Yeah, it’s definitely about my internal journey as well. It’s the things that we think we want and we need, and the things that we think are important, versus the inevitable. I made this record at the start of my Saturn’s Return, and it’s coming out now at the end of my Saturn’s Return, and that time period is known for reflection on your next steps. There’s just a lot that I’ve learned about what I thought was important and what I thought needed focus that pales in comparison to the primary truths of existing on this planet. I’m really thankful for Lovegaze for providing me this lens to feel through my timeline. I’ve always wanted to put out an LP, I’ve always wanted to work with an electronic producer, I always wanted to make a harp–led vocal album – all the things that I’ve just done. And it feels like a great step, but also, I can now see it for what it is, as just a singular step in a larger tapestry of time. It’s humbling.

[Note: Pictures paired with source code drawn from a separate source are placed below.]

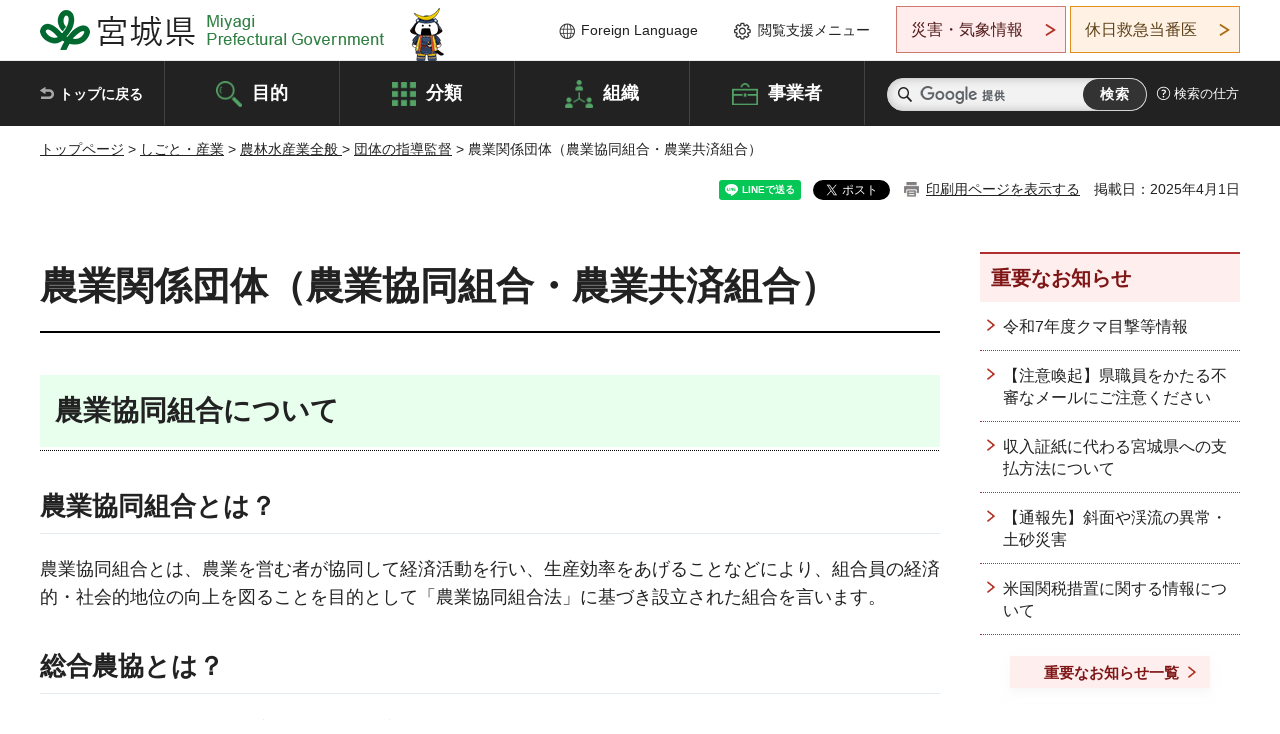

--- FILE ---
content_type: text/html; charset=UTF-8
request_url: https://www-pref-miyagi-jp.cache.yimg.jp/cgi-bin/recommend/handle_get/get_recommend.php?page_id=19012&limit=5
body_size: 594
content:
{"status":"success","results":"<ul><li><a href=\"https:\/\/www.pref.miyagi.jp\/soshiki\/nosuisom\/dantai-sidou.html\">\u8fb2\u696d\u95a2\u4fc2\u56e3\u4f53\u306e\u6307\u5c0e\u76e3\u7763<\/a><\/li>\n<li><a href=\"https:\/\/www.pref.miyagi.jp\/search\/result.html\">\u691c\u7d22\u7d50\u679c<\/a><\/li>\n<li><a href=\"https:\/\/www.pref.miyagi.jp\/soshiki\/nosuisom\/index.html\">\u8fb2\u653f\u7dcf\u52d9\u8ab2<\/a><\/li>\n<li><a href=\"https:\/\/www.pref.miyagi.jp\/soshiki\/nosuisom\/nou-kyousai-ichiran.html\">\u770c\u5185\u306e\u8fb2\u696d\u5171\u6e08\u7d44\u5408\u4e8b\u52d9\u6240\u4e00\u89a7<\/a><\/li>\n<li><a href=\"https:\/\/www.pref.miyagi.jp\/life\/index.html\">\u5206\u985e\u304b\u3089\u63a2\u3059<\/a><\/li><\/ul>"}

--- FILE ---
content_type: text/html; charset=UTF-8
request_url: https://www-pref-miyagi-jp.cache.yimg.jp/cgi-bin/recommend/handle_get/get_recommend.php?page_id=19012&limit=5
body_size: 515
content:
{"status":"success","results":"<ul><li><a href=\"https:\/\/www.pref.miyagi.jp\/soshiki\/nosuisom\/dantai-sidou.html\">\u8fb2\u696d\u95a2\u4fc2\u56e3\u4f53\u306e\u6307\u5c0e\u76e3\u7763<\/a><\/li>\n<li><a href=\"https:\/\/www.pref.miyagi.jp\/search\/result.html\">\u691c\u7d22\u7d50\u679c<\/a><\/li>\n<li><a href=\"https:\/\/www.pref.miyagi.jp\/soshiki\/nosuisom\/index.html\">\u8fb2\u653f\u7dcf\u52d9\u8ab2<\/a><\/li>\n<li><a href=\"https:\/\/www.pref.miyagi.jp\/soshiki\/nosuisom\/nou-kyousai-ichiran.html\">\u770c\u5185\u306e\u8fb2\u696d\u5171\u6e08\u7d44\u5408\u4e8b\u52d9\u6240\u4e00\u89a7<\/a><\/li>\n<li><a href=\"https:\/\/www.pref.miyagi.jp\/life\/index.html\">\u5206\u985e\u304b\u3089\u63a2\u3059<\/a><\/li><\/ul>"}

Can you reflect a bit more on those lessons?

There’s a lot that I learned about production through this album, and a lot of fortification of skills that didn’t feel valuable to me anymore. It felt really good to reengage parts of myself that I felt like I had lost or suppressed or cast to the wayside – in concrete terms, that’s vocals and songwriting. There was a real safety and ease in making instrumental music because I didn’t have to be brave and expose myself. The voice being the closest tangible reflection of self, it just felt like: No, I’m not going to be scared into submission by other people’s praise or acceptance of my instrumental work. It was so nice to get back to my own language. Going back to the healing music versus whatever else, when you think of singer–songwriters, there’s almost this indulgent quality that feels like it’s not for anyone but them, because it is about them. And when you think of healing music, it’s like, “She’s playing the harp to heal us. It’s for us.” So it’s like, but what about if it’s for me, and it’s indulgent, and it’s healing? I’m really happy to have begun this journey of integration in that way.


This interview has been edited and condensed for clarity and length.

Nailah Hunter’s Lovegaze is out January 12 via Fat Possum.